Would you retype the lines starting at the one containing "Сияющая фреска на" and ending at the one containing "写真投稿で当たる！西松屋Instagramキャンペーン", both included, without the pictures?
*** Opening Dataset entries ***
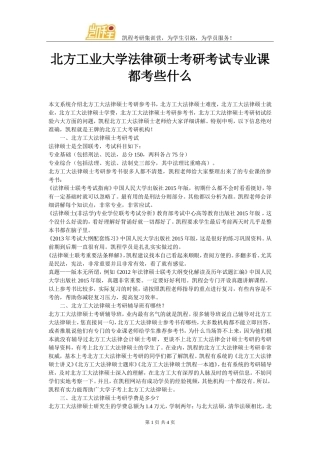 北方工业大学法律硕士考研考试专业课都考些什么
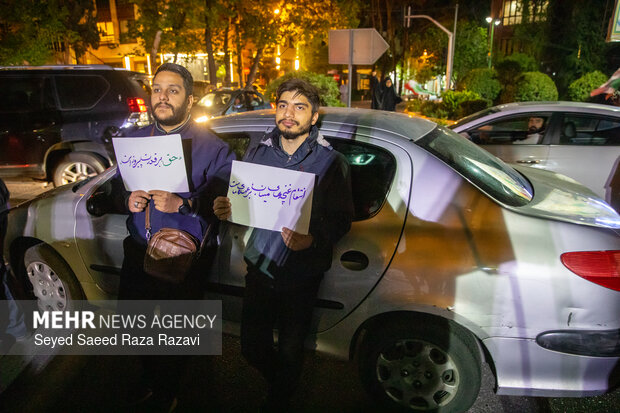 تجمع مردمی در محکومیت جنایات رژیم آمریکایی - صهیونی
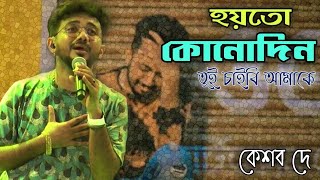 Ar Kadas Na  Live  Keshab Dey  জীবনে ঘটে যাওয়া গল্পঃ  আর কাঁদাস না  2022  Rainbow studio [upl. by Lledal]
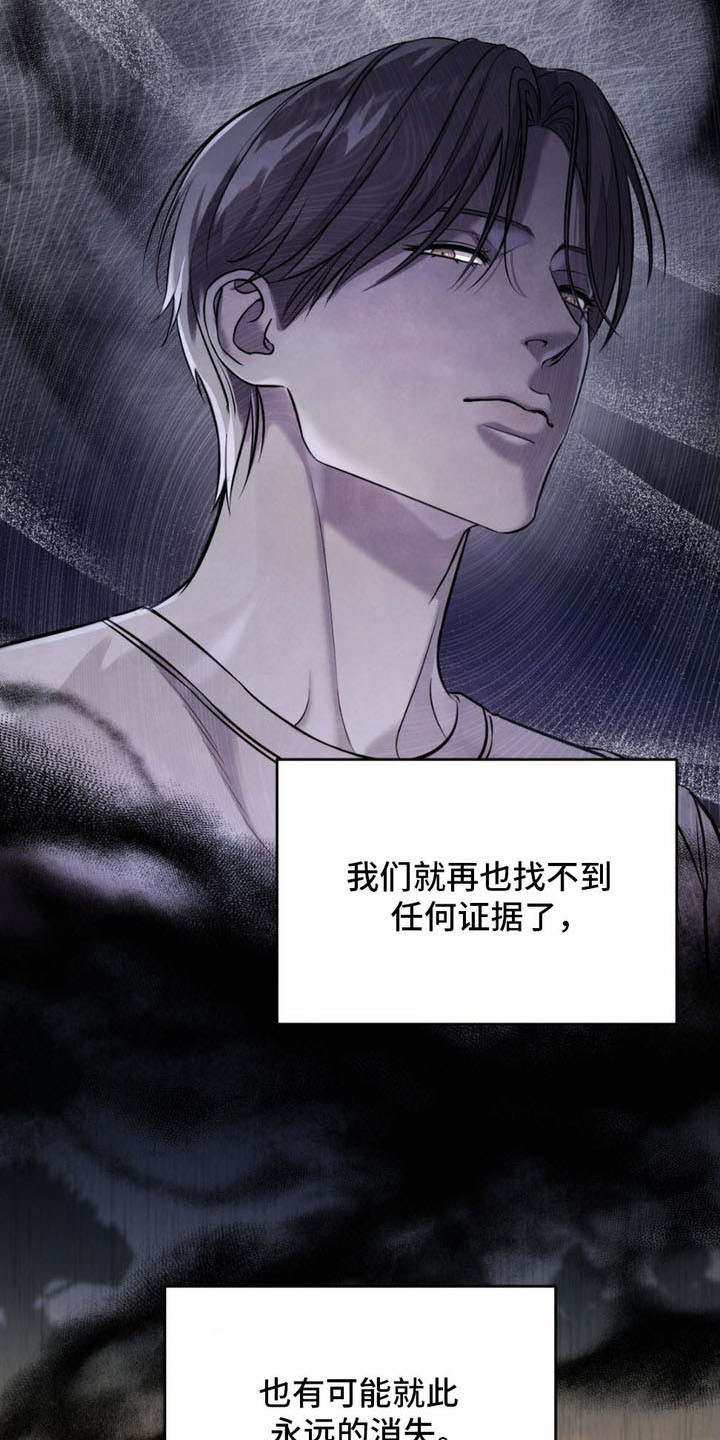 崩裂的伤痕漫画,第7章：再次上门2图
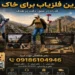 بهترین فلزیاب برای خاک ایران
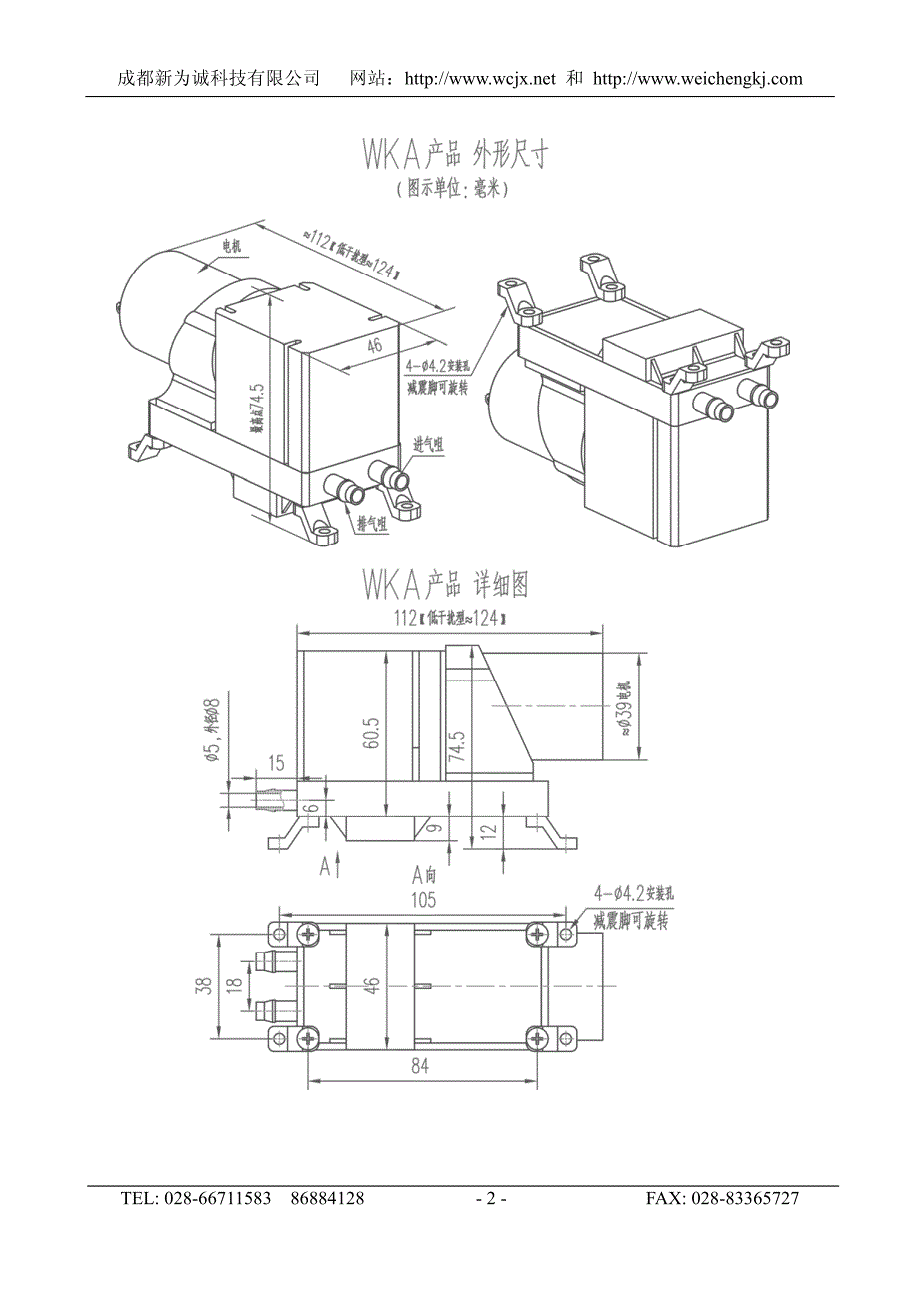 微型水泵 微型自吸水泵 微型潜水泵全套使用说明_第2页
*** Closing Dataset entries ***
*** Opening Dataset entries ***
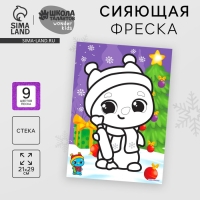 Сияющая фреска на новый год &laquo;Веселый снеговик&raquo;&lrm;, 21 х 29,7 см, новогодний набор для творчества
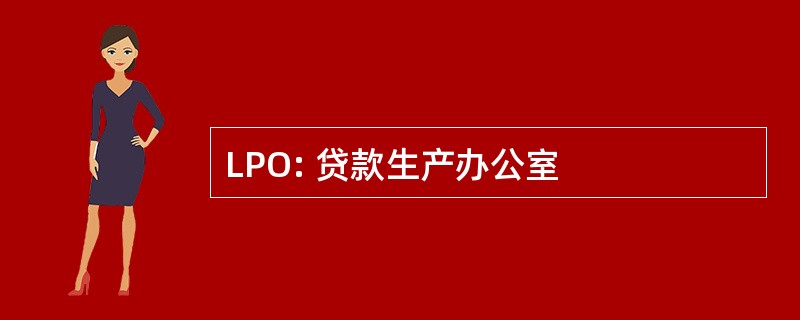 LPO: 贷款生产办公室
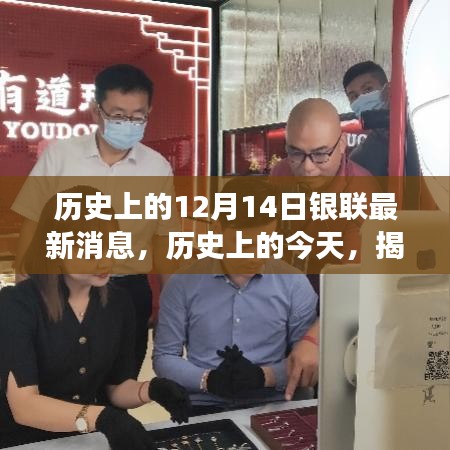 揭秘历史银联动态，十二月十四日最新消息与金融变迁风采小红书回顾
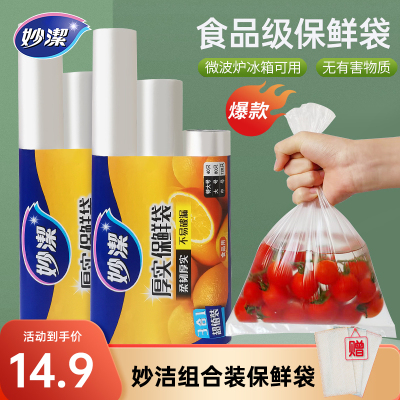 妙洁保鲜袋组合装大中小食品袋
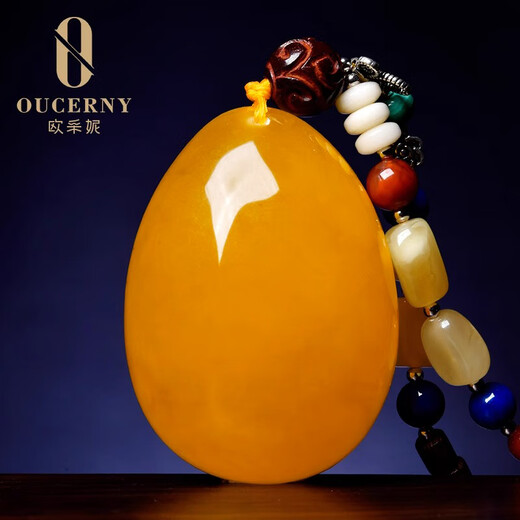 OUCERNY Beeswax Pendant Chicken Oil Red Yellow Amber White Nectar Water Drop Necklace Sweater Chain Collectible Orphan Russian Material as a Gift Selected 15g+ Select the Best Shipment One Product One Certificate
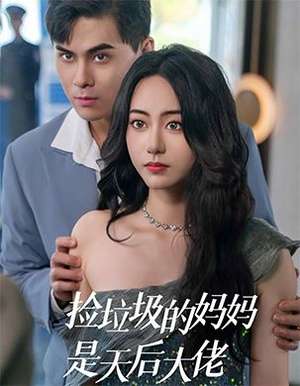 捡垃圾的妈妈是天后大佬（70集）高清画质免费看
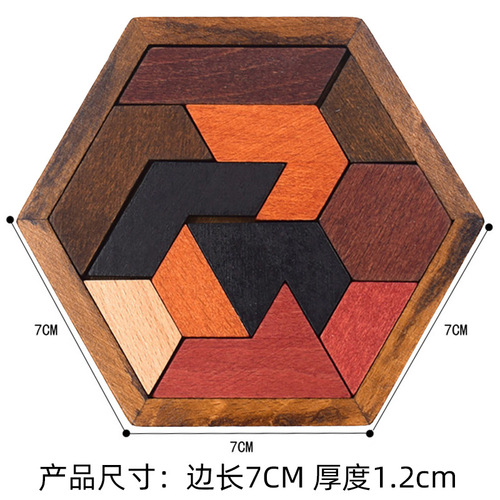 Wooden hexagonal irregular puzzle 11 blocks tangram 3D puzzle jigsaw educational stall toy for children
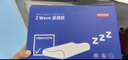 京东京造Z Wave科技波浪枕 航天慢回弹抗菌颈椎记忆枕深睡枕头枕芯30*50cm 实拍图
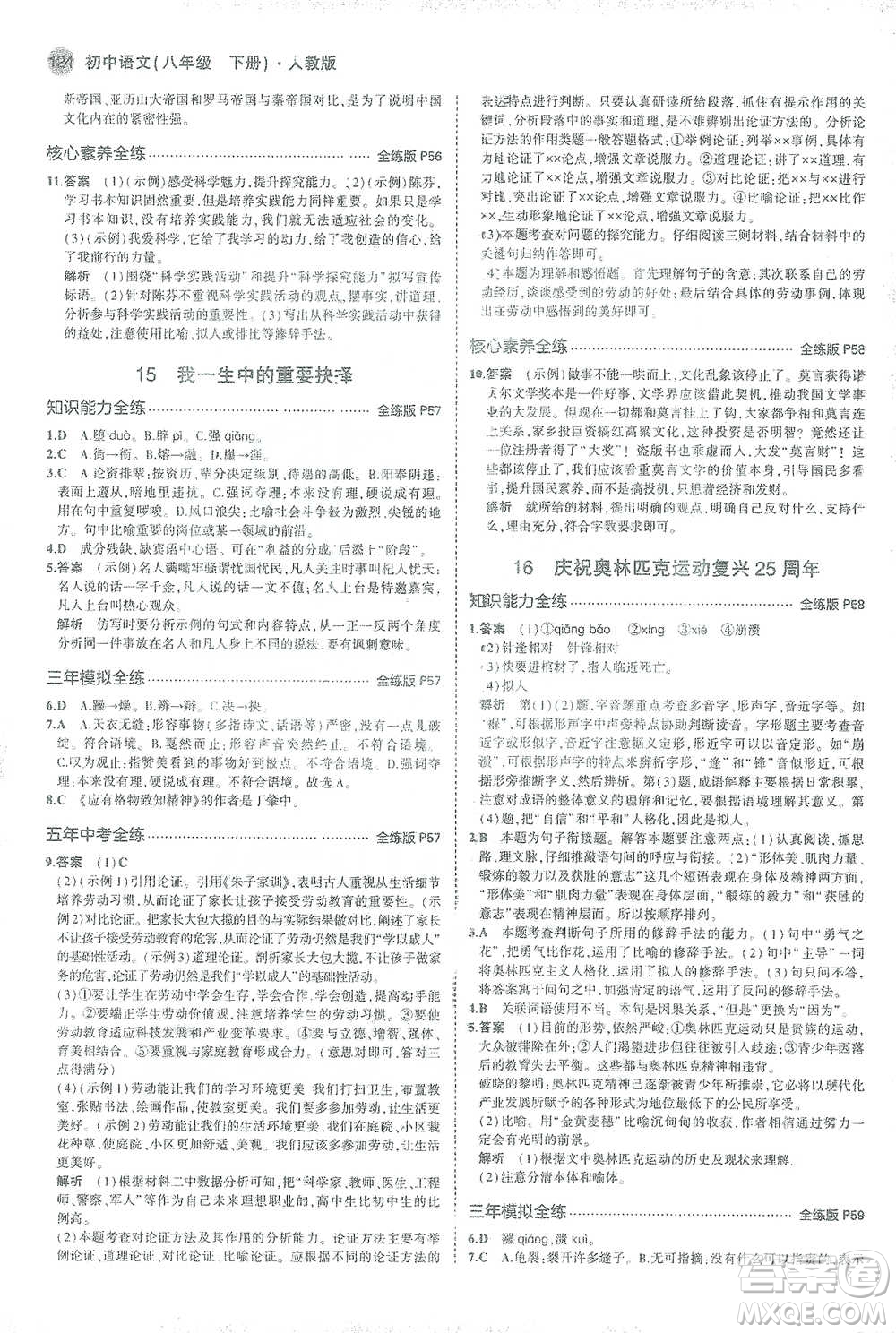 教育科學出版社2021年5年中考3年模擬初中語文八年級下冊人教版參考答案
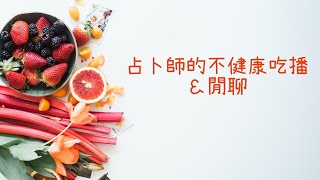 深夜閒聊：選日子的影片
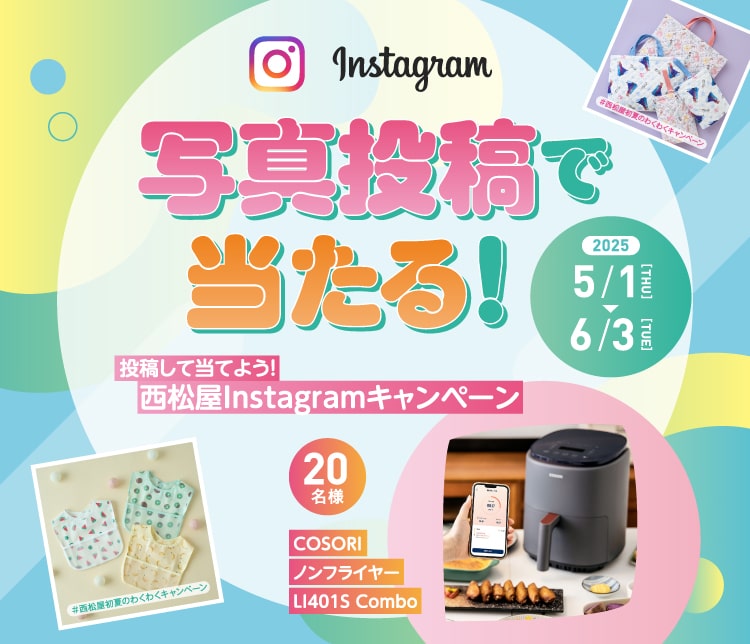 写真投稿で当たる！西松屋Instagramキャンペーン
*** Closing Dataset entries ***
**Response box:**
 Сияющая фреска на новый год &laquo;Веселый снеговик&raquo;&lrm;, 21 х 29,7 см, новогодний набор для творчества
 LPO: 贷款生产办公室
 揭秘历史银联动态，十二月十四日最新消息与金融变迁风采小红书回顾
 妙洁保鲜袋组合装大中小食品袋
 OUCERNY Beeswax Pendant Chicken Oil Red Yellow Amber White Nectar Water Drop Necklace Sweater Chain Collectible Orphan Russian Material as a Gift Selected 15g+ Select the Best Shipment One Product One Certificate
 捡垃圾的妈妈是天后大佬（70集）高清画质免费看
 Wooden hexagonal irregular puzzle 11 blocks tangram 3D puzzle jigsaw educational stall toy for children
 京东京造Z Wave科技波浪枕 航天慢回弹抗菌颈椎记忆枕深睡枕头枕芯30*50cm 实拍图
 教育科學出版社2021年5年中考3年模擬初中語文八年級下冊人教版參考答案
 深夜閒聊：選日子的影片
 写真投稿で当たる！西松屋Instagramキャンペーン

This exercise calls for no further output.